### PROBLEM
Write out every line of the material below as a JSON list of strings, one string per line, with blank lines and the pictures left out.

(begin)

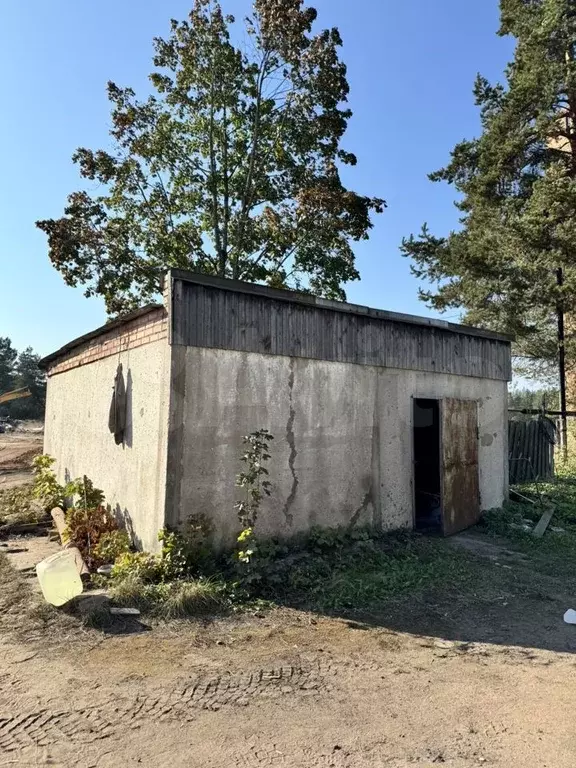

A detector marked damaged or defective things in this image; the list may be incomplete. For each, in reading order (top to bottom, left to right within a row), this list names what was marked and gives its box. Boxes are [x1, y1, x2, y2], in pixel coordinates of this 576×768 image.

crack in concrete wall [282, 356, 300, 528]
rusty metal door [444, 400, 480, 536]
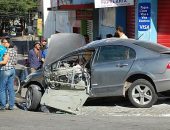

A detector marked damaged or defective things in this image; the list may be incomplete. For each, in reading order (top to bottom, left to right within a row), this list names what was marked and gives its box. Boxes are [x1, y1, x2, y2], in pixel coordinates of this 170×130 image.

damaged gray car [23, 33, 170, 114]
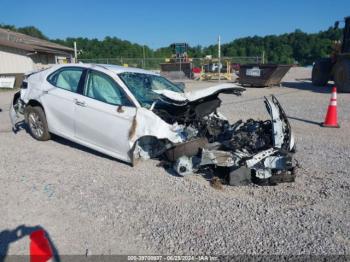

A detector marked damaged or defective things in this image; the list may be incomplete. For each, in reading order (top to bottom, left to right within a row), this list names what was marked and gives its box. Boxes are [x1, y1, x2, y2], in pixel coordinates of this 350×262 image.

shattered windshield [118, 72, 183, 108]
crumpled hood [153, 84, 246, 104]
severely damaged car [9, 63, 296, 186]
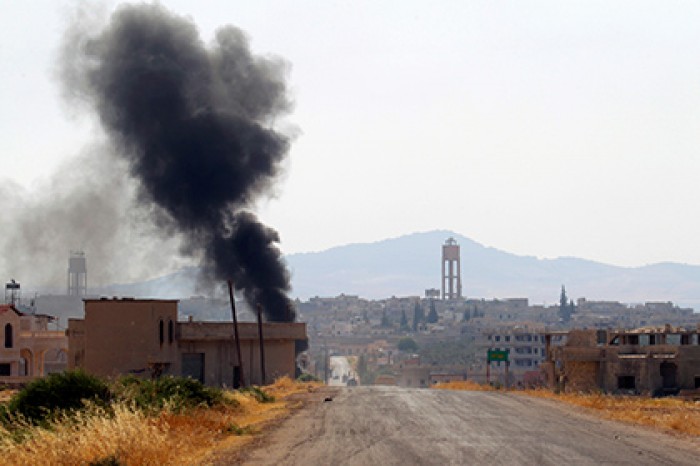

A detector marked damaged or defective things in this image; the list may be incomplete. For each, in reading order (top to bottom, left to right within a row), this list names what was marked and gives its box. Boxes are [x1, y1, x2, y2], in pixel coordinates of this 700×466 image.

damaged building [67, 298, 306, 386]
damaged building [544, 326, 700, 396]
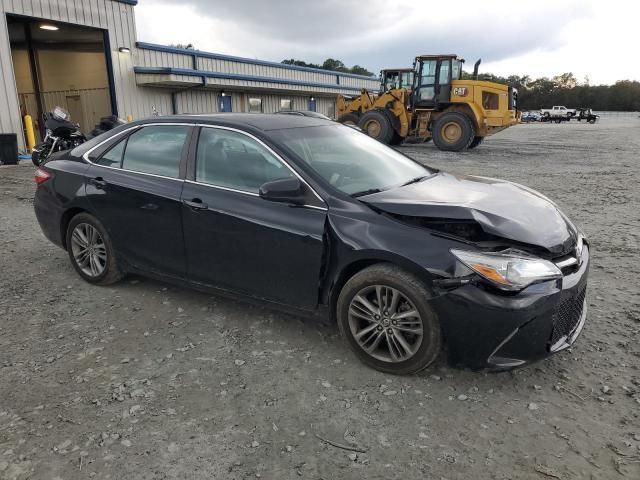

(end)

### EXERCISE ANSWER
[
  "A detector marked damaged or defective things in this image; the list may be incomplete. For each, in reading order (top to bottom, left to right within a row), this list names what was marked and gives its box. Boxes are [x1, y1, x2, y2], in pixel coordinates of this 576×768 image.",
  "crack in concrete wall [282, 356, 300, 528]",
  "rusty metal door [444, 400, 480, 536]",
  "A detector marked damaged or defective things in this image; the list may be incomplete. For each, in reading order (top to bottom, left to right within a row), this list names what was marked and gives its box. Boxes are [x1, y1, x2, y2], in pixel coordinates of this 170×130 image.",
  "damaged gray car [23, 33, 170, 114]",
  "A detector marked damaged or defective things in this image; the list may be incomplete. For each, in reading order (top to bottom, left to right within a row), this list names what was marked and gives its box. Boxes are [x1, y1, x2, y2], in pixel coordinates of this 350×262 image.",
  "shattered windshield [118, 72, 183, 108]",
  "crumpled hood [153, 84, 246, 104]",
  "severely damaged car [9, 63, 296, 186]",
  "A detector marked damaged or defective things in this image; the list may be incomplete. For each, in reading order (top to bottom, left to right within a row), this list names what was marked and gives its box. Boxes are [x1, y1, x2, y2], in pixel coordinates of this 700×466 image.",
  "damaged building [67, 298, 306, 386]",
  "damaged building [544, 326, 700, 396]"
]